I washed it all down 
with coffee strong enough to wake the dead.

As I looked upon the ancient tower,
the city came to life around me:
tourists and cats and drunkards
made their way across the square.

Over the next few hours,
I did edits on my novel,
listened to an American family talk too loudly,
heard the cafe’s Gypsy Kings CD
mix with the call to prayer.

I updated my Facebook:
“Hello Istanbul. What a city!
I love this place sooo much.
It is rainy & muddy & musical & full of life.”

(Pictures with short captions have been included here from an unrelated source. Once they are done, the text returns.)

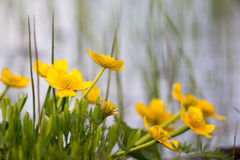 Caltha higrofilna roślina z kolorów żółtych kwiatami kwitnie przy wiosen kałużami Obrazy Stock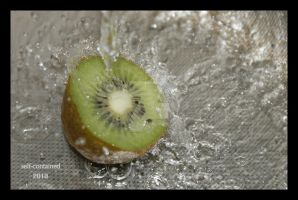 Kiwi in the water by self-contained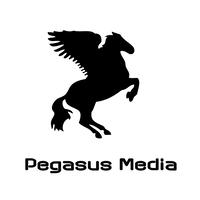Pegasus Media   Agency Vista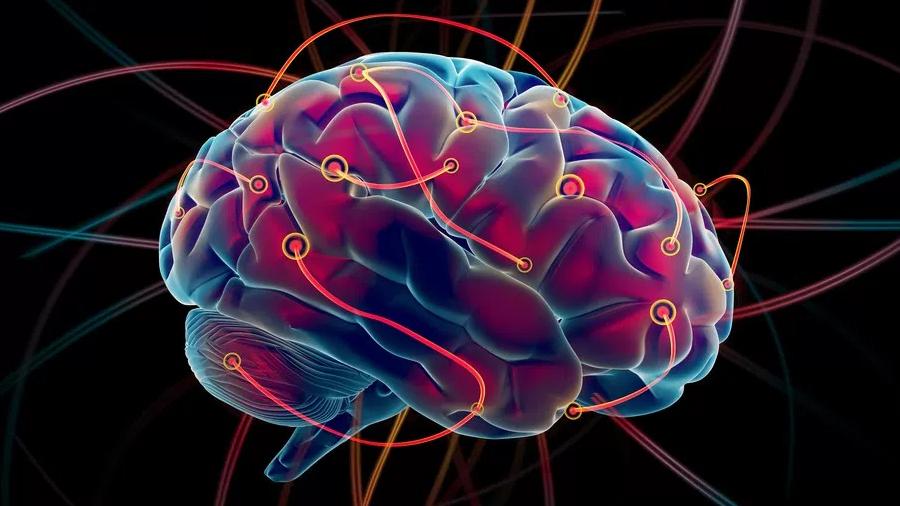 Los diez mitos del cerebro
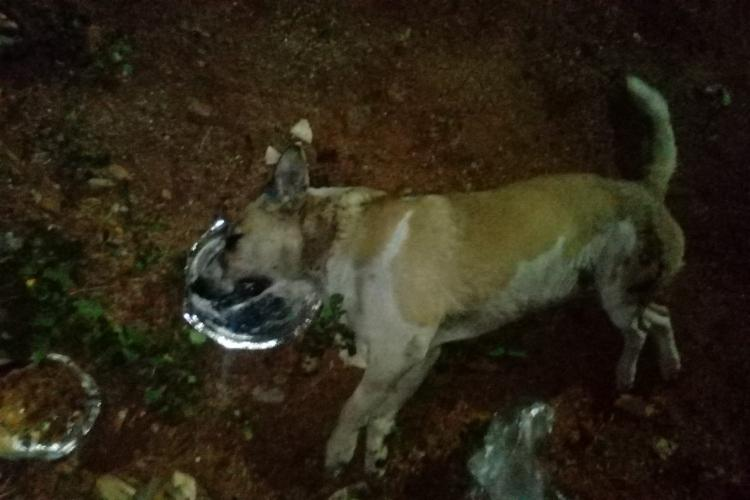 50 stray dogs allegedly poisoned and killed by township in Hyderabad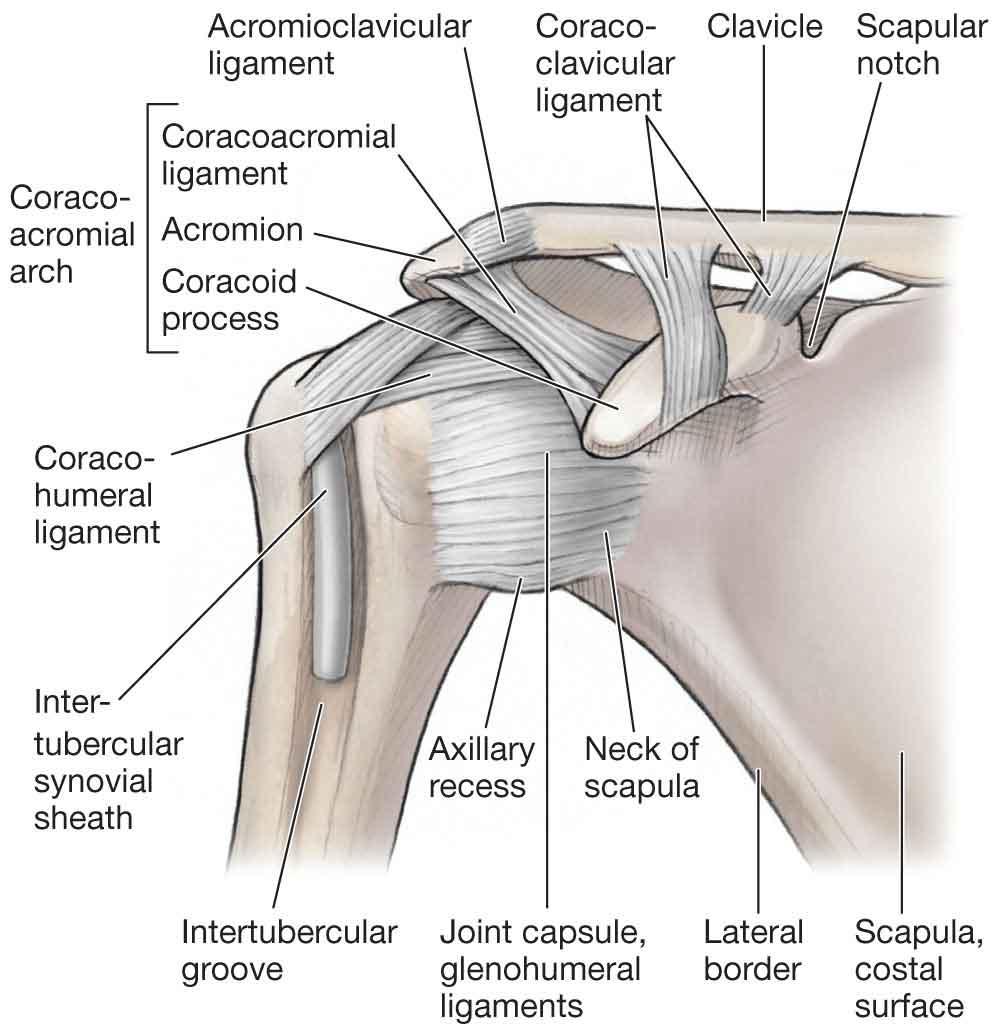 Shoulder ligament diagram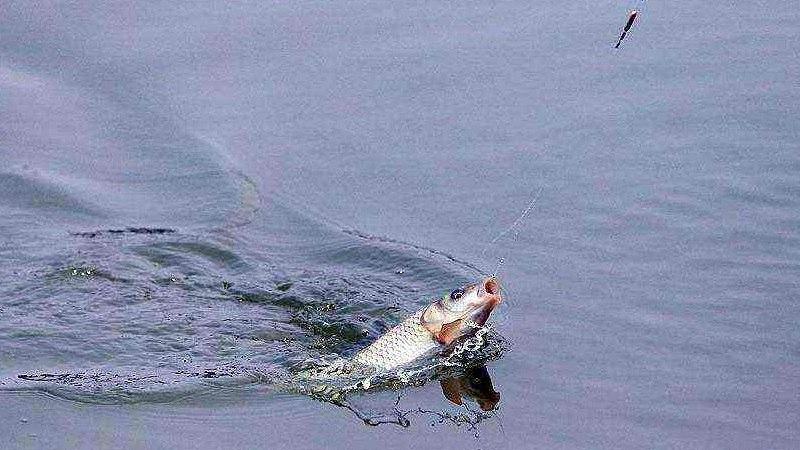 涨水鱼落水虾什么意思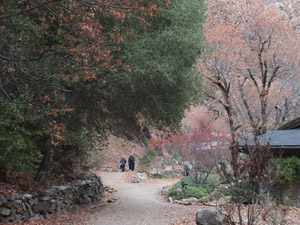 Tassajara path (Photo: Shundo David Haye)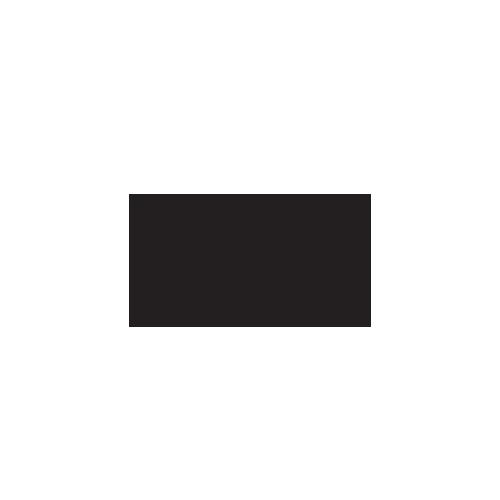 logo stozzi cuisines
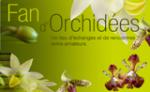 orchidEmi76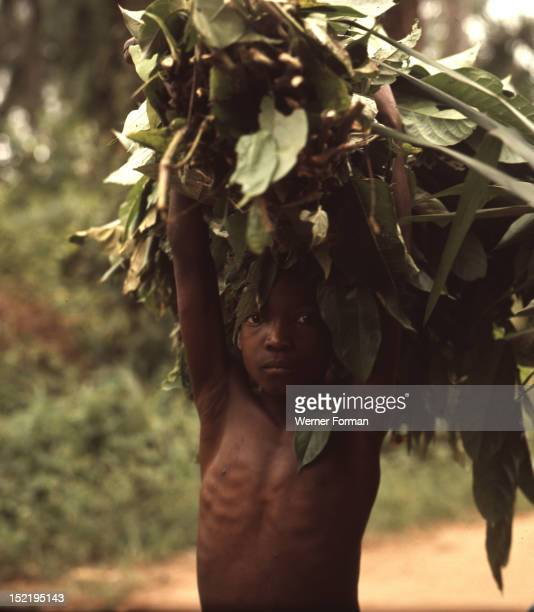 A small Igbo boy gathering useful products from the forest Nigeria Igbo Nigeria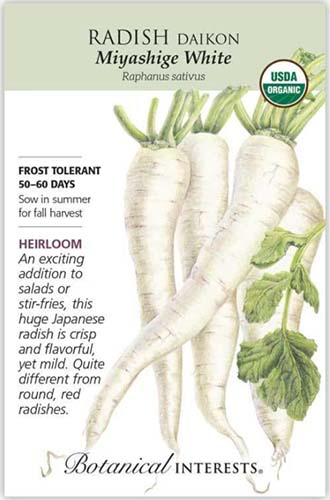 A close up vertical image of 'Mayashige White' daikon radish seed packet with text to the left of the frame and an illustration of the vegetable to the right.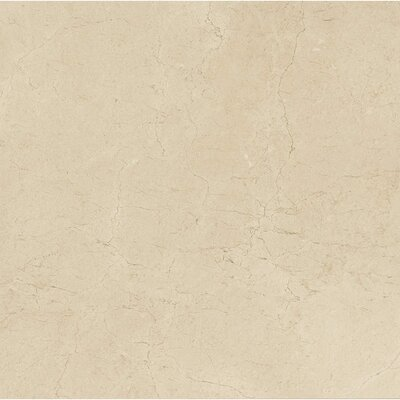 El Dorado 6 x 6 Porcelain Field Tile in Oyster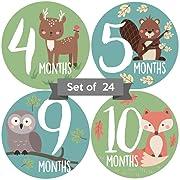 Baby Monthly Stickers | Gender Neutral Baby Milestone Stickers | Woodland Animal Newborn Stickers | Unisex Stickers for Baby | Baby Girl or Boy Stickers | Newborn Milestone Month Stickers (Set of 24)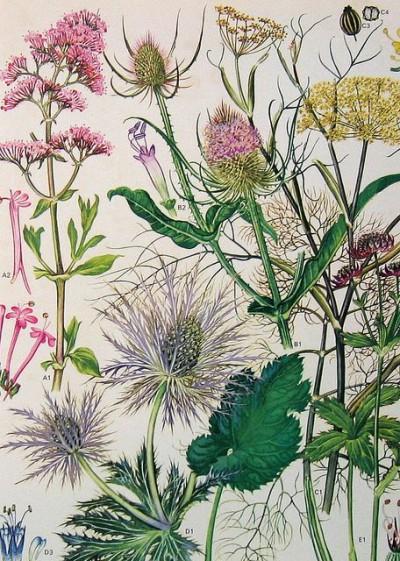 Buoyant Colormix Theme Botanical Print | KitchAnn Style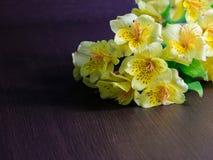 Bukett av Alstroemeria Royaltyfria Bilder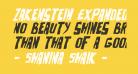 Zakenstein Expanded Italic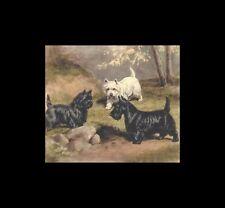 - Scottie Cairn Westie Dog Print - Megargee CLEARANCE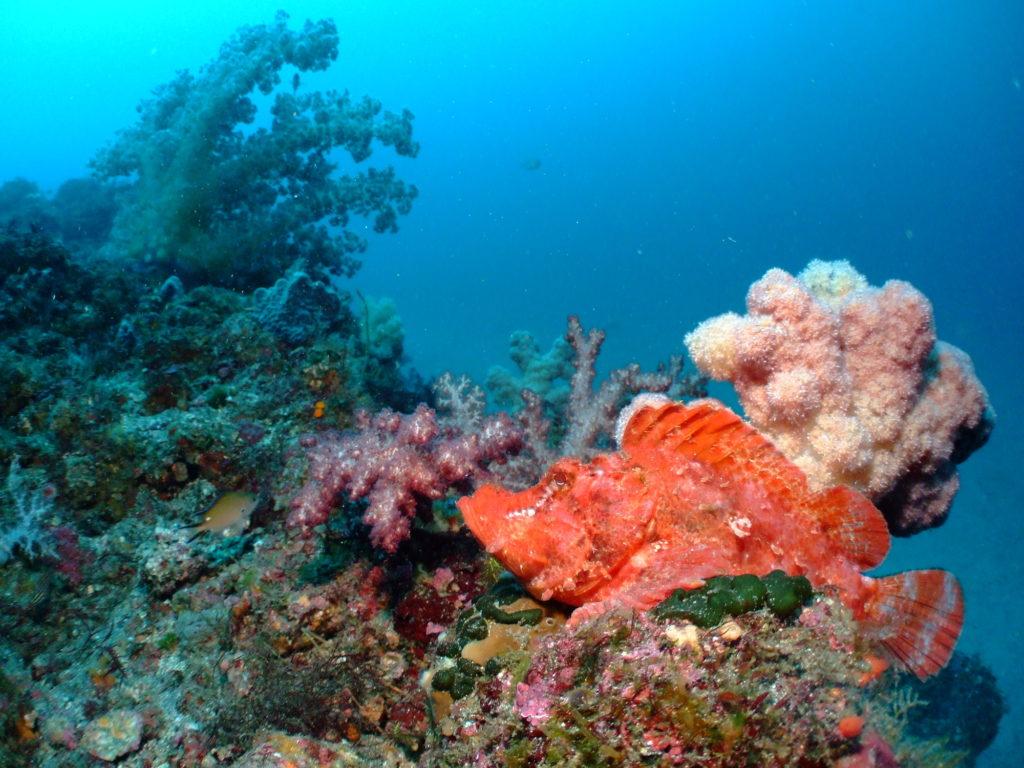 伊豆諸島のおすすめダイビングスポット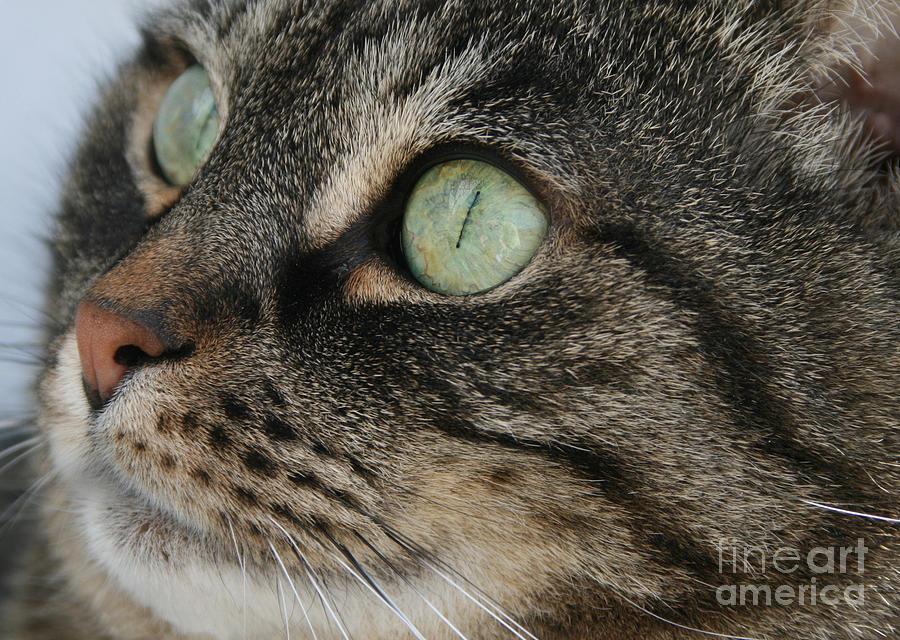 Cat Photograph - Green Eyes by Debra Straub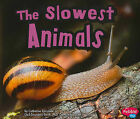 The Slowest Animals by Catherine Ipcizade (Paperback, 2011)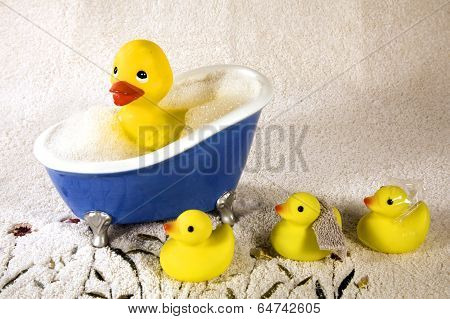 Rubber Ducky Bath Time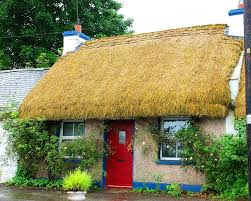 """Why, those tiles would even work in my Irish cottage,"" I added."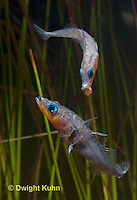 1S17-505z  Male Threespine Sticklebacks defending territories, Mating colors showing bright red belly and blue eyes,  Gasterosteus aculeatus,  Hotel Lake British Columbia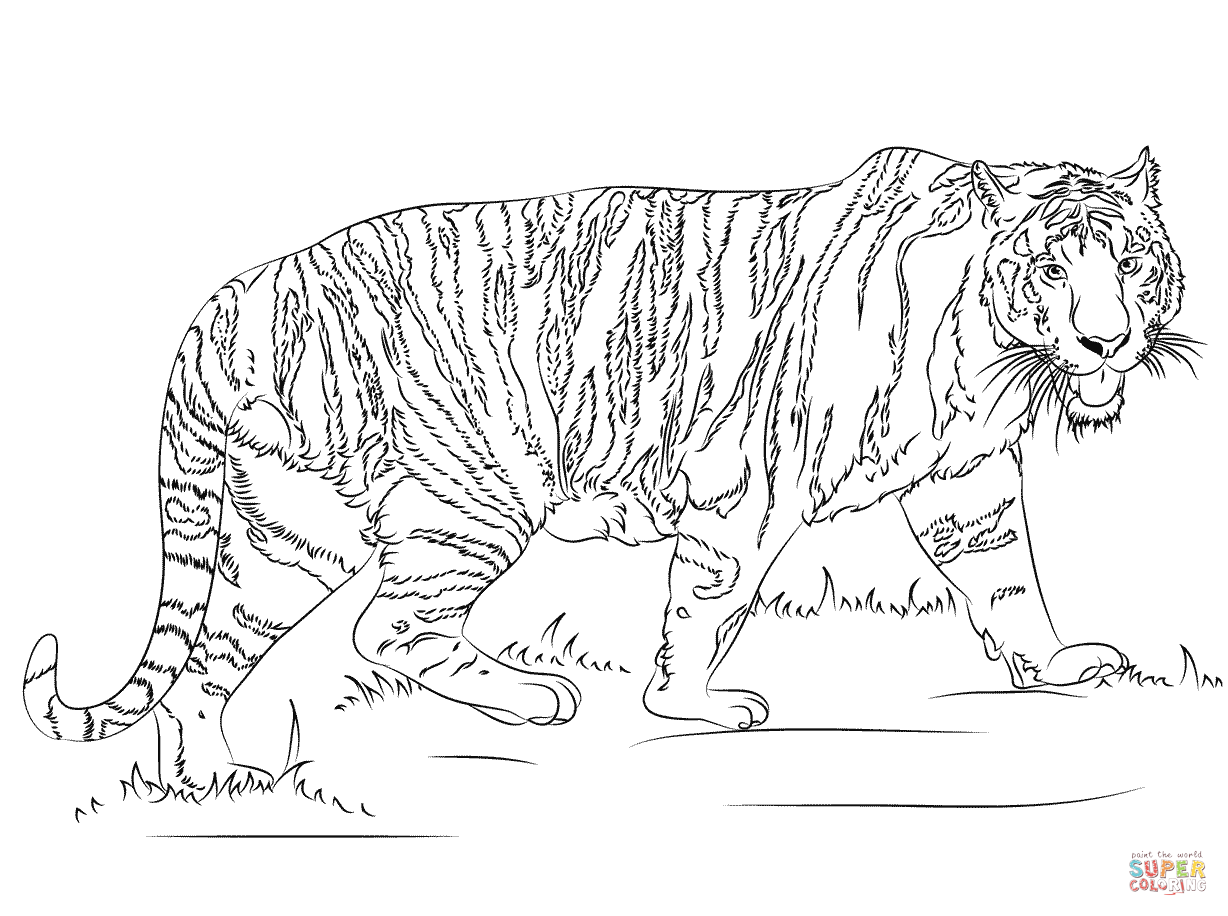 Walking Tiger Coloring Page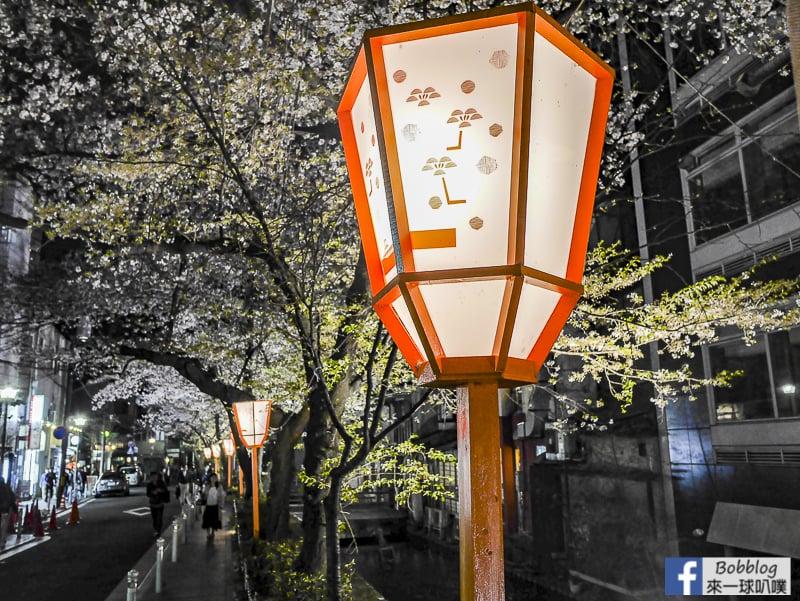 Takasegawa-night-sakura-17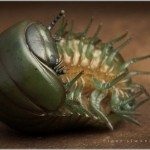 Incredible-Insect-Photographs-By-Igor-Siwanowicz-23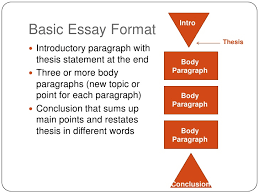 comparison contrast essay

When I got back to the hotel,
the man at reception
asked me what I was doing tonight.
I grinned and mimed drinking - rakia.
He smiled sadly, shook his head,
and said, “be careful.”

The police killed a little boy.
He died yesterday.
He was hit in the head by a police teargas canister
nearly a year ago.
The government does what it wants.
The police do what they want.
They do not care.
I am a Nationalist. I am supposed to be on the Right.
The Communists are supposed to be on the Left.
But we have both joined against this government.
The government is fundamentalist.
Do not go up Istiklal Street tonight,
my friend.
Last night, it was like a war. 
Tonight again.
There will be nearly a million people 
Taksim Square will be like a war.”

His eyes were green and steady.

My hotel room smelled 
of the cleaning woman’s cigarettes.
I looked across
the rooftops and satellites with their faces to the sun,
and saw two minarets 
and the dome of a Mosque
across the Bosphorus.
As the city readied itself for 
protest and mourning,
I burned my lips
on the sunset.


I got lost looking for a trendy cafe,
ended up near Karakoy Port, 
drank homemade lemonade in a side street,
climbed through an aristocratic neighbourhood
and found myself in Taksim Square.

There were students with pictures
of a young boy,
Berkin Elvan,
pinned to their lapels.
People in beanies and ballies
dressed mostly in black.
Shellfish and chestnuts
were roasting 
on portable braziers.

There were choppers in the sky
and so many sirens,
and the whole place seethed
with thousands of legs in fast forward.

Istanbul wasn’t this cold last time.

I turned a corner and came 
face to face with riot police,
close enough to see the scratches on their
semi-automatic weapons.

Close enough for one to blow smoke in my face.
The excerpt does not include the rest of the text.